------ Data in this exercise ------

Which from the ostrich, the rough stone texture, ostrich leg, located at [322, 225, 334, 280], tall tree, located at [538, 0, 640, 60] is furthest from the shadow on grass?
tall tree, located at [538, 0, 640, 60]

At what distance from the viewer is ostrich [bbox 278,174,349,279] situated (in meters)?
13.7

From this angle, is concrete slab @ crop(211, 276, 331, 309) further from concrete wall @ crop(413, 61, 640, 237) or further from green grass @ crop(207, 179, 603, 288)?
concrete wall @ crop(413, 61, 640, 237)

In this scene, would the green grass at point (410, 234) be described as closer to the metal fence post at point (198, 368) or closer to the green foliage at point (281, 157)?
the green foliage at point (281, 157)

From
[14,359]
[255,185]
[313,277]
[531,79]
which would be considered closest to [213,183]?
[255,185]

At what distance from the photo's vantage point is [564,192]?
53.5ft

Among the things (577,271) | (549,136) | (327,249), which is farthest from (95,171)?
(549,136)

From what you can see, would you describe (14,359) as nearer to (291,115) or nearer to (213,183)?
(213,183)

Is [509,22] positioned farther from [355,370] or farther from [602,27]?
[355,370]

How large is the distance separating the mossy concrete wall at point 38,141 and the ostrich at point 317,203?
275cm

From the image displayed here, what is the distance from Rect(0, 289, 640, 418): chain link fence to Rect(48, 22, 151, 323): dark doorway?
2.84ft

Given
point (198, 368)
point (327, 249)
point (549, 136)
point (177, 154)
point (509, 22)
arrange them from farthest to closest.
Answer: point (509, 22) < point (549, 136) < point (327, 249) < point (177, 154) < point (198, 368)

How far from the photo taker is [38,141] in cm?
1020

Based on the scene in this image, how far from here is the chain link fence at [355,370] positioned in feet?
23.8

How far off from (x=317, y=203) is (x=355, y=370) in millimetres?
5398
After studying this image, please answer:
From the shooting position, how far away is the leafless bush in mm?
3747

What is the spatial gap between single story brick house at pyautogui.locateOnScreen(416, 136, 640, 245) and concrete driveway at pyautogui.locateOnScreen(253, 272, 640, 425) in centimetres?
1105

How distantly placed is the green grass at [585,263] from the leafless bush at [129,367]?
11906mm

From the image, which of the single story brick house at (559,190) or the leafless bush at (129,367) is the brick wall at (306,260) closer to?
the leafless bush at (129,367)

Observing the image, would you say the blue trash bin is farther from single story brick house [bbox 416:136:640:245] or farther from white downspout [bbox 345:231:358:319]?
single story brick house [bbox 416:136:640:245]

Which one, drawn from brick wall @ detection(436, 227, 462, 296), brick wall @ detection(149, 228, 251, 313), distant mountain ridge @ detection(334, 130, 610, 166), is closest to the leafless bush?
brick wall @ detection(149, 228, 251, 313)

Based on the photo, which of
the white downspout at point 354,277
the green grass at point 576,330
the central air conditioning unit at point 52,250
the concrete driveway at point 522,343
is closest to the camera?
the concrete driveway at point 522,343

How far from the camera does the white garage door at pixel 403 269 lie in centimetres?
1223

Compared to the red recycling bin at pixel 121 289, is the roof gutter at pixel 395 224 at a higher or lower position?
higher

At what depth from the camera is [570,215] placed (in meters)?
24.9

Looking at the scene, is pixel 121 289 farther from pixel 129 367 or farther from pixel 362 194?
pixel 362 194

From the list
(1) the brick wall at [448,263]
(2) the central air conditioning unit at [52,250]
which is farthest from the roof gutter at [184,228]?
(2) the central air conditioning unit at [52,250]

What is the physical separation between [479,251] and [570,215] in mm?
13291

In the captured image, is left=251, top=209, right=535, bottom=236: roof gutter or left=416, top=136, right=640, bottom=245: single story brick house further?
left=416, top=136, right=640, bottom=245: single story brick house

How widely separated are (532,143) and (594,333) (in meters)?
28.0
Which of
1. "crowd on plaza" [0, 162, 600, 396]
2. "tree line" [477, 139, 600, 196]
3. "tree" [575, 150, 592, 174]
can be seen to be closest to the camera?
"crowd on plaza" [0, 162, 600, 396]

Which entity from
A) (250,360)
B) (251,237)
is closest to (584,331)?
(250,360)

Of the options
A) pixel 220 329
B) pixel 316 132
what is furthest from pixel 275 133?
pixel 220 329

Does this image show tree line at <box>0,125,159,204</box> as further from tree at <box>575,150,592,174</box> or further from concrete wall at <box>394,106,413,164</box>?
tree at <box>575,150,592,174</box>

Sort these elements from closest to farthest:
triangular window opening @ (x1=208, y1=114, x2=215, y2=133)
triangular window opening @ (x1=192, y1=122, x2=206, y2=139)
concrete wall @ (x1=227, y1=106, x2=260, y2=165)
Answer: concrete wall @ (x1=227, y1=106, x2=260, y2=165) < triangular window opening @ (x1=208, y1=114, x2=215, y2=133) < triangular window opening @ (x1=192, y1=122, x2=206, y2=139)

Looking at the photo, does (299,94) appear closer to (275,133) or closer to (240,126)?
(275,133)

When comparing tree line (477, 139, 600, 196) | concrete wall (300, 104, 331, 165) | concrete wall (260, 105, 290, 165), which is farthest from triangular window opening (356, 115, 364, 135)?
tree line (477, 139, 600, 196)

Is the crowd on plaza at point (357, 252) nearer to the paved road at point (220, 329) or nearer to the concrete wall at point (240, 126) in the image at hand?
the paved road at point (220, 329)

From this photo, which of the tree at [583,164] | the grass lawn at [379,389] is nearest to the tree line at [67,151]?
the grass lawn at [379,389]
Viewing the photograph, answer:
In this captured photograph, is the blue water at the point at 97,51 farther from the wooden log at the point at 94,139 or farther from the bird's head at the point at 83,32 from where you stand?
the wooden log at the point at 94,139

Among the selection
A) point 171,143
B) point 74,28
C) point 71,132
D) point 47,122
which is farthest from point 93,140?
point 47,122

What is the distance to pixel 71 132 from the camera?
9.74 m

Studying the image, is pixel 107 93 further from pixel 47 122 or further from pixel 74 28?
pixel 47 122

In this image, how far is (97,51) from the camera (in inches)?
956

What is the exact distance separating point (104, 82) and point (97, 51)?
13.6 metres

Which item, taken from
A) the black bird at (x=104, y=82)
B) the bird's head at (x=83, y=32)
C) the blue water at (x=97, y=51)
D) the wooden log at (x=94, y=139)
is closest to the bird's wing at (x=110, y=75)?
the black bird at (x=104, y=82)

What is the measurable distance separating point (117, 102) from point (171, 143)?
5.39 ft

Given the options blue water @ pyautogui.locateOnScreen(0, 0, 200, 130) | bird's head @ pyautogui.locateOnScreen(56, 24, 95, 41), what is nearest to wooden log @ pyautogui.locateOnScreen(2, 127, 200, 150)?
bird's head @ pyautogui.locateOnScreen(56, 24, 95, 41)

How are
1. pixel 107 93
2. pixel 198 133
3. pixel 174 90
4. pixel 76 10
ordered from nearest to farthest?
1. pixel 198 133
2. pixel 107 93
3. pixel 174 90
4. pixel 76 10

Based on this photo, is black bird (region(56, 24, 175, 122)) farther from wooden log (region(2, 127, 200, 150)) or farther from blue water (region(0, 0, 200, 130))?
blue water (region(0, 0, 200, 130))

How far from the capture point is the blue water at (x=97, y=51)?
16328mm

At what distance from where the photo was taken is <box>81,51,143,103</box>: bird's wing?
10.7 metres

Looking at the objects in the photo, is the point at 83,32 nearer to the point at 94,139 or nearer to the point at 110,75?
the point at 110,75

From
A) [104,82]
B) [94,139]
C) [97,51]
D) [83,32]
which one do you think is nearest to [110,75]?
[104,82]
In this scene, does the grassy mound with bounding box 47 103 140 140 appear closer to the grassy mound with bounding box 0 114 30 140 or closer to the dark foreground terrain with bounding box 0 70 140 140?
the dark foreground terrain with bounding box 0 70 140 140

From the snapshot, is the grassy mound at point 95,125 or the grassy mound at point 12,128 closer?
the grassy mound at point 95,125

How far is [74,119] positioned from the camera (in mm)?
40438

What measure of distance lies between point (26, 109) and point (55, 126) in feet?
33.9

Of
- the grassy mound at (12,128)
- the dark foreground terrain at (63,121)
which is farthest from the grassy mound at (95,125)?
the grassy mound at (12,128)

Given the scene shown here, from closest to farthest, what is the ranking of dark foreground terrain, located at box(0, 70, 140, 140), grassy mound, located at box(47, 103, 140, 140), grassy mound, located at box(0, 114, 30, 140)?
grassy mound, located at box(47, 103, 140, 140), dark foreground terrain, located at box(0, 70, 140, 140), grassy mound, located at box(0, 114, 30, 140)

------

Required task: How many lines of the entries above contain the string "Based"? Reply with the number alone.

Solution below: 3